Excerpted passage —
+++

The afternoon was left open for some shopping given that a tragedy had befallen Rashmi Jolly, our host and esteemed director of the Bollywood film studios, who had contracted Dengue fever and had not survived - a huge loss for their film industry.
Dinner that night was an extravagant affair thrown together with a male Czechoslovakian delegation into premises so cluttered with art and sculpture that I began to see opportunities for my own crowded space.
The local paper had arrived to capture the moment and an accomplished guitar player topped off the night with his repertoire of English hits that saw us all in song mode.

The next day we had the most inspirational of visits to the Piramal Life Sciences Laboratory: a company that uses plants to put together some of its drugs, has its recipes steeped in history and the methods of ancient generations. I'm not sure I'm keen on the animal testing that they say is so necessary but its founder, Swati Piramal, is possibly one of the most inspirational women I have had the opportunity to listen to and meet. It was Swati who convinced her husband and his company to consider the plants and their health giving benefits as a way forward.

The afternoon and early evening saw us hosted by the Tata Group who, amongst other things have pioneered a $2000 car to capture the burgeoning Indian middle classes. The company is huge with a $100 billion turnover and definitely they know how to host.
We have certainly seen India in the most capable light. The connections of our British High Commissioner, Vicki, have enabled an insight beyond my expectations. The food has been amazing, the city frenetic, yet comfortably safe and certainly not one of harassment as I've been led to believe.
The population of 1.2 billion will lead to some huge challenges going forward as India finds its consumer feet.
The colour, the activity, the sites, the heat, the fashion and the food are all beyond anything I have ever seen. I have shopped at the markets and visited the high end department stores. I've meandered down a street selling nothing but jewellery from the high priced bling to the real mccoy.
There are people everywhere! Just getting around can be challenging but there is an inner beauty that continues to struggle through in a city that is slowly deteriorating. The roads, the housing, the general infrastructure are barely coping with the constant siege of people.
Corruption is everywhere. It’s simply about being aware as with any good business. Be informed and negotiate hard prior to the exchange of product or service.
I have loved all the food and remain well despite all the warnings. I have only eaten local and essentially vegetarian as I'm sure the chickens are tortured.
It’s a country of 1.2 billion people with 500 million living on less than a NZ dollar a day and tomorrow we all get to see this poverty first hand as the Magic Bus organization takes us into the Mumbai port trust slum project.




Enjoying a beer at Leopolds in Mumbai. The café made infamous by the author of Shantaram

India: A force to be reckoned with

By Mai Chen

The last time I was in India, I was a poor, 24-year-old Harvard Master of Laws graduate and United Nations intern returning to New Zealand the long way.
My husband and I were backpacking and we stayed in a hotel where a low partition separated the rickety, flea-infested bed from the squat toilet. The dangerously low-hanging ceiling fan only spread the smell from the toilet throughout the room, and we used to be woken by loud banging on our door from people trying to take us to their shops.

+++

Data excerpt —
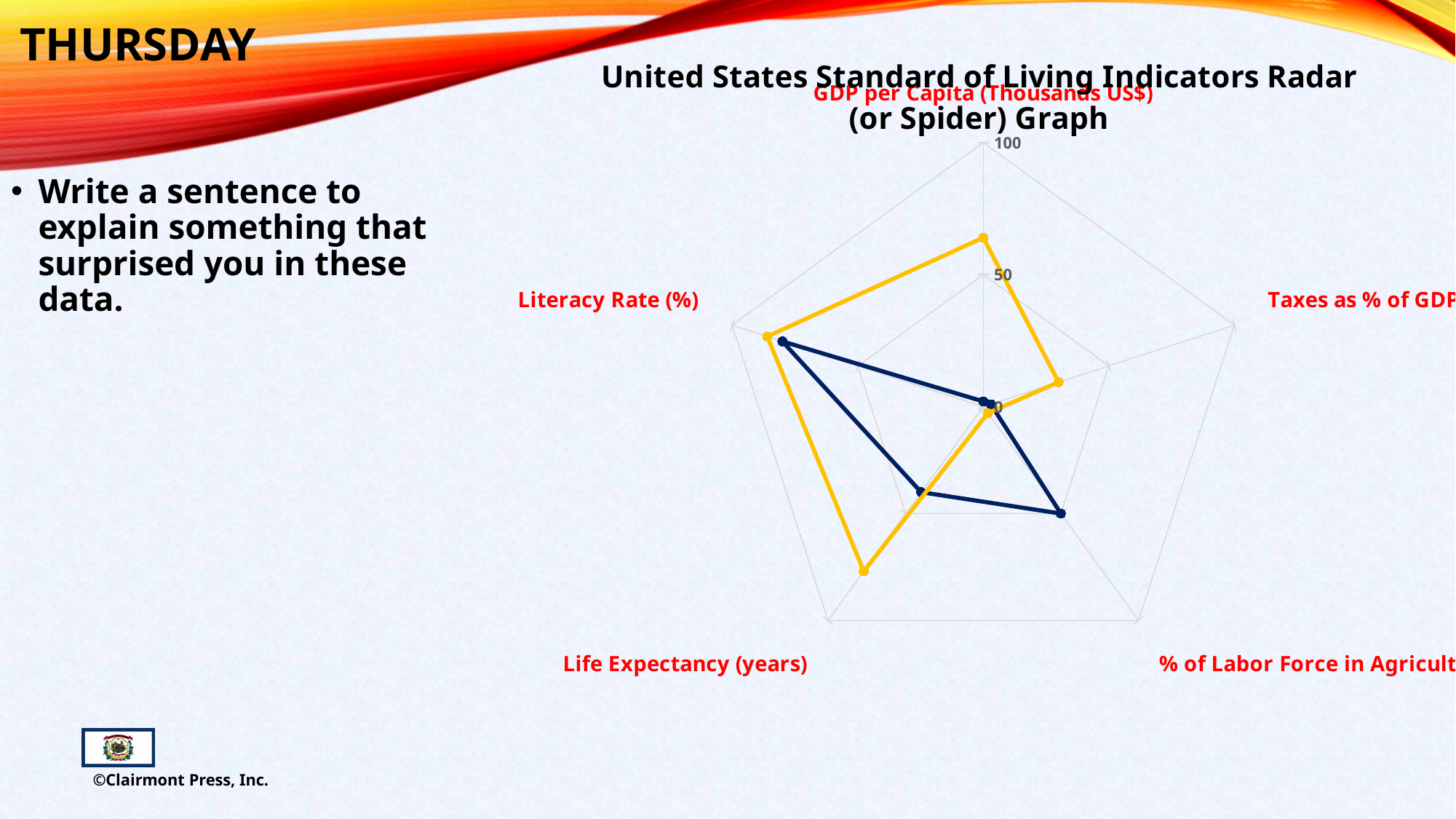
How many indicator axes (categories) does the radar chart have? 5 Is the yellow line's value for Taxes as % of GDP greater or less than 50? less What is the title of the chart? United States Standard of Living Indicators Radar (or Spider) Graph Is the yellow line's value for Literacy Rate (%) greater or less than 50? greater Is the dark blue line's value for Literacy Rate (%) greater or less than 50? greater What kind of chart is shown on the slide? Radar chart For Life Expectancy (years), which line has the larger value, the yellow line or the dark blue line? Yellow line What is the highest value shown on the radar chart's axis scale? 100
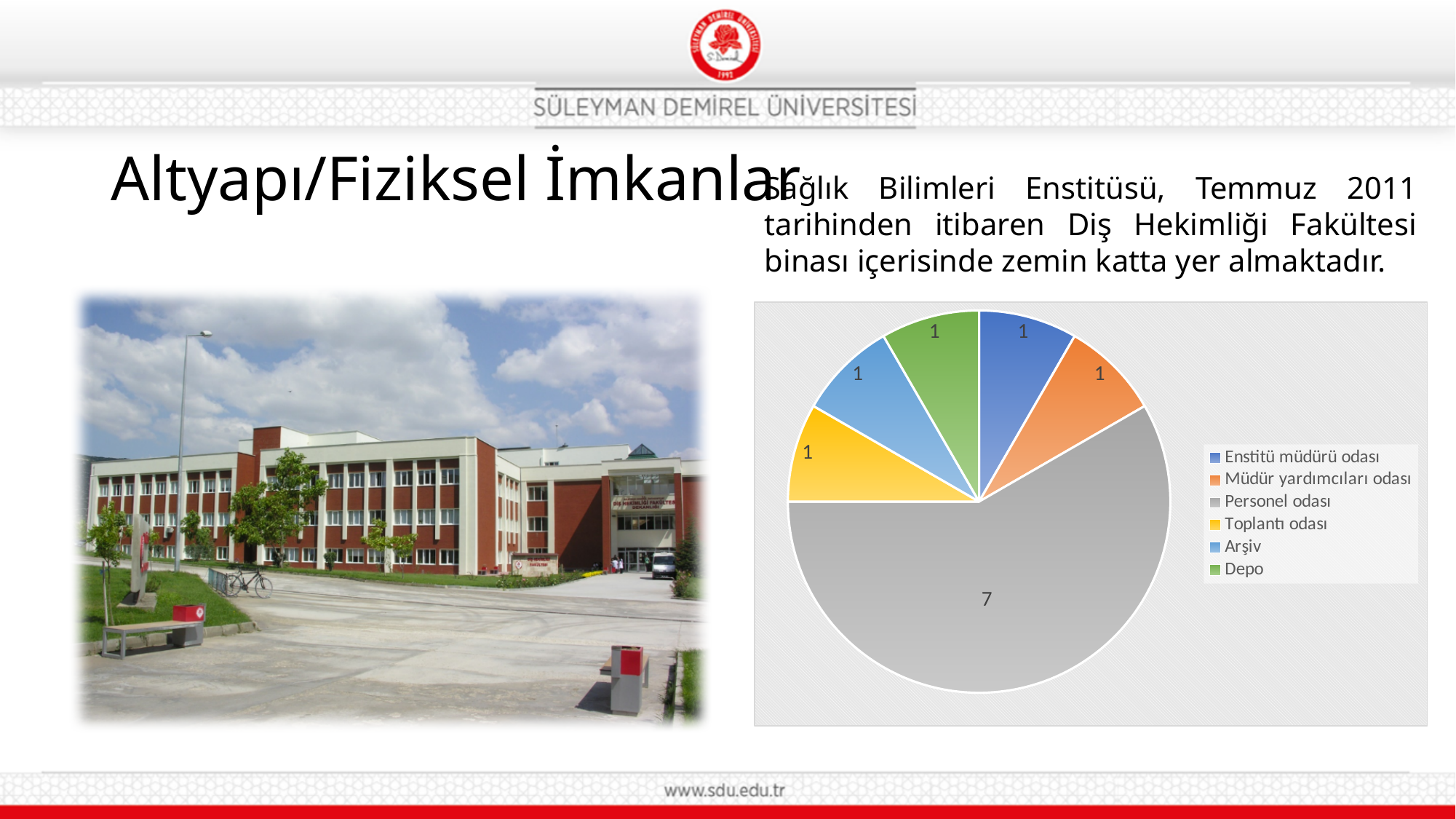
What colour is the Personel odası slice in the pie chart? grey How many entries does the legend of the pie chart list? 6 What is the total of all the values shown in the pie chart? 12 What is the value for Personel odası in the pie chart? 7 What is the difference between the values for Personel odası and Arşiv? 6 What is the value for Depo in the pie chart? 1 What is the value for Toplantı odası in the pie chart? 1 Which is larger, the value for Personel odası or the value for Müdür yardımcıları odası? Personel odası Which legend entry is listed first in the pie chart's legend? Enstitü müdürü odası How many categories does the pie chart have? 6 What type of chart is shown on the slide? pie chart Which category has the largest slice in the pie chart? Personel odası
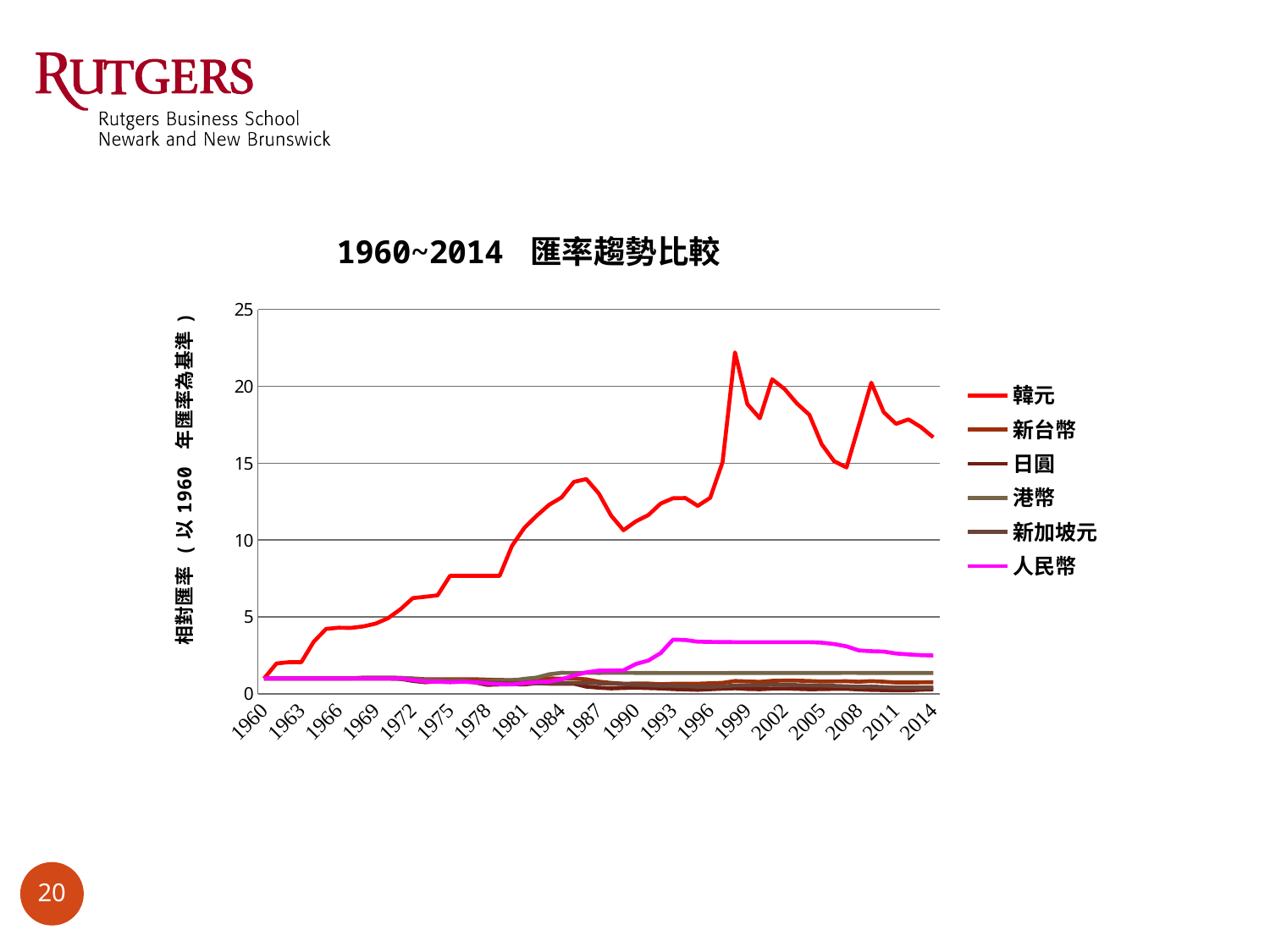
Is the value for 人民幣 in 2014 greater or less than 5? less Is the value for 韓元 in 2014 greater or less than 15? greater Is the peak value for 韓元 around 1998 greater or less than 20? greater Does the value for 韓元 rise or fall from 1960 to 1984? rise In 2014, which is larger, the value for 韓元 or the value for 人民幣? 韓元 What is the title of the chart? 1960~2014 匯率趨勢比較 What kind of chart is shown on the slide? line chart Does the value for 韓元 rise or fall from 2011 to 2014? fall Which series is plotted in red? 韓元 Which series reaches the highest value on the chart? 韓元 How many series does the legend list? 6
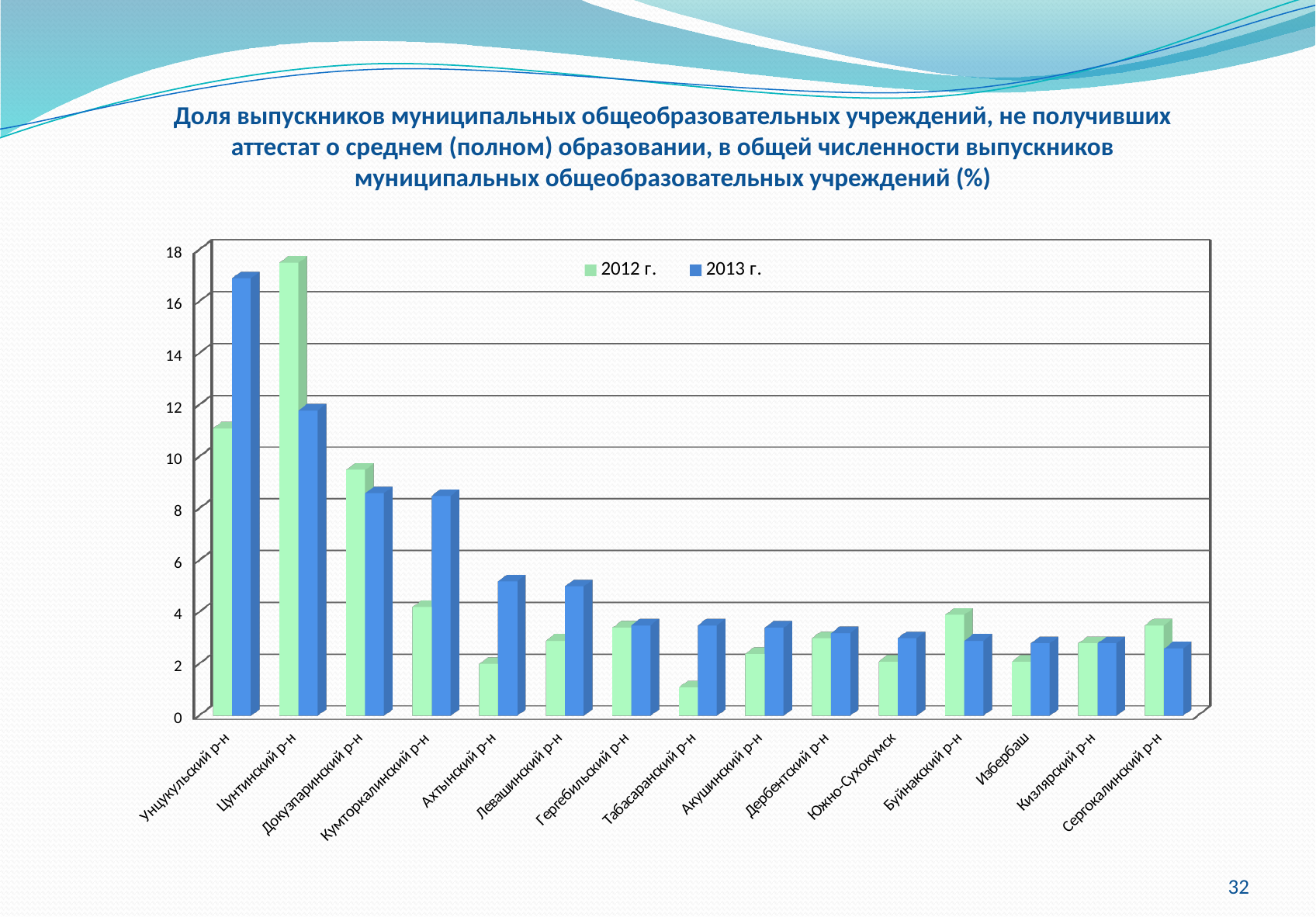
Which district has the lowest value for 2012 г.? Табасаранский р-н Which district has the highest value for 2012 г.? Цунтинский р-н Is the 2012 г. value for Цунтинский р-н greater or less than 16? greater For Цунтинский р-н, which year has the larger value, 2012 г. or 2013 г.? 2012 г. Which district has the highest value for 2013 г.? Унцукульский р-н How many districts (categories) are shown on the x axis? 15 How many series does the legend list? 2 What kind of chart is shown on the slide? bar chart What are the two entries in the chart legend? 2012 г. and 2013 г. Is the 2012 г. value for Табасаранский р-н greater or less than 2? less For Кумторкалинский р-н, which year has the larger value, 2012 г. or 2013 г.? 2013 г. Is the 2013 г. value for Унцукульский р-н greater or less than 16? greater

+++

Copy out the passage from the travel account of India, beginning at the words "The local paper" and stopping after "a way forward.". The data can be left aside here.

The local paper had arrived to capture the moment and an accomplished guitar player topped off the night with his repertoire of English hits that saw us all in song mode.

The next day we had the most inspirational of visits to the Piramal Life Sciences Laboratory: a company that uses plants to put together some of its drugs, has its recipes steeped in history and the methods of ancient generations. I'm not sure I'm keen on the animal testing that they say is so necessary but its founder, Swati Piramal, is possibly one of the most inspirational women I have had the opportunity to listen to and meet. It was Swati who convinced her husband and his company to consider the plants and their health giving benefits as a way forward.